First in the firing line will be ambulance, fire and rail workers, with the government seeking to ram through new rules by the summer.
The TUC believes this new law is undemocratic by forcing workers to cross picket lines even if they have voted to strike in a legal ballot.
It is counter-productive: the government’s own analysis has warned that it could lead to more strikes.
And it ignores the steps that workers already take to ensure that life-and-limb cover is in place during industrial action.
Workers could be sacked
Workers could now be sacked for taking strike action that has been agreed in a democratic ballot.
If a person specified in their employer's work notice continues to take strike action despite being required to work during the strike, they will lose their protection from automatic unfair dismissal.
This currently applies for first 12 weeks of a strike.
This is a gross infringement of individuals’ freedom.
It is also a U-turn on ministers’ initial pledge was to protect individuals from penalties.
The significant risk of dismissal for workers who speak up about their pay and conditions will do nothing to resolve staffing shortages in public services.
Unions might have to pay large damages
The Bill says a union must take “reasonable steps” to ensure that all its members identified in the work notice do not take part in the strike action.
If it doesn’t it could union could face an injunction to stop the strike or have to pay huge damages. These costs come out of members’ subs.
The cap for damages was last year raised to £1 million.
The legislation doesn’t say what a “reasonable step” constitutes leaving trade unions uncertain of their responsibilities.
The TUC also believes that forcing unions to send their members across picket lines is a significant infringement of their freedoms.
Probably against international law
Ministers claim they are following similar systems in France, Spain and Italy.
But European unions disagree.
The European Trades Union Congress says: “The UK already has among the most draconian restrictions on the right to strike in Europe, and the UK government’s plans would push it even further away from normal, democratic practice across Europe.”

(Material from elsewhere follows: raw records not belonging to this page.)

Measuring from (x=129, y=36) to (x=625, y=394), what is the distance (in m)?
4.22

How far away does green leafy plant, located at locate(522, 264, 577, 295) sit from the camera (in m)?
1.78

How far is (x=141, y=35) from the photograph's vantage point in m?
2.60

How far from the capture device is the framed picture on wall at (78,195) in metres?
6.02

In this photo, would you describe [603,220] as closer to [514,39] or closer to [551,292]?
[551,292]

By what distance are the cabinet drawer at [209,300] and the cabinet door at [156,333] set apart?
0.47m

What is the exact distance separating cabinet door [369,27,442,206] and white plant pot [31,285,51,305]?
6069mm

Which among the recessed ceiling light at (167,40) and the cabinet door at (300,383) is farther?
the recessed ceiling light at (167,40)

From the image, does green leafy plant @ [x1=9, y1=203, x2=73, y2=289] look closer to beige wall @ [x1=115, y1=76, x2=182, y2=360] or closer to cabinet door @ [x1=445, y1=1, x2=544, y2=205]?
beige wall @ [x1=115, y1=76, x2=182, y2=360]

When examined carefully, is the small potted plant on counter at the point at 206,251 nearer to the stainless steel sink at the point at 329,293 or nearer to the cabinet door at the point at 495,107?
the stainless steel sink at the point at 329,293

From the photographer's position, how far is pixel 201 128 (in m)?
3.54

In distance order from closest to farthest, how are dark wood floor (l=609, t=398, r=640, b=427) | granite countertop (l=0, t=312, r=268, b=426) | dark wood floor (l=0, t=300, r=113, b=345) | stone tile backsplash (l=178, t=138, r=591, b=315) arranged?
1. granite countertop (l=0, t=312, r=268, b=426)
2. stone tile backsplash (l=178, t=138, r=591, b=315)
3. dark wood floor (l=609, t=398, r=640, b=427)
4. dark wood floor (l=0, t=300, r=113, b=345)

You can't legislate away dissatisfaction
Workers taking industrial action today have endured the longest wage squeeze since Napoleonic times.
Workers in the public sector have seen their wages fall much further behind those of other workers: public sector pay rises are currently running at less than half the rate of those in the private sector.
For example, in the NHS nurses are earning £5,000 a year less in real terms than they were in 2010. For midwives and paramedics this rises to over £6,000.
This Bill will do nothing to help those workers, or to resolve current industrial disputes.
And it will do nothing to support those using public services, who are seeing the consequences of a decade of austerity.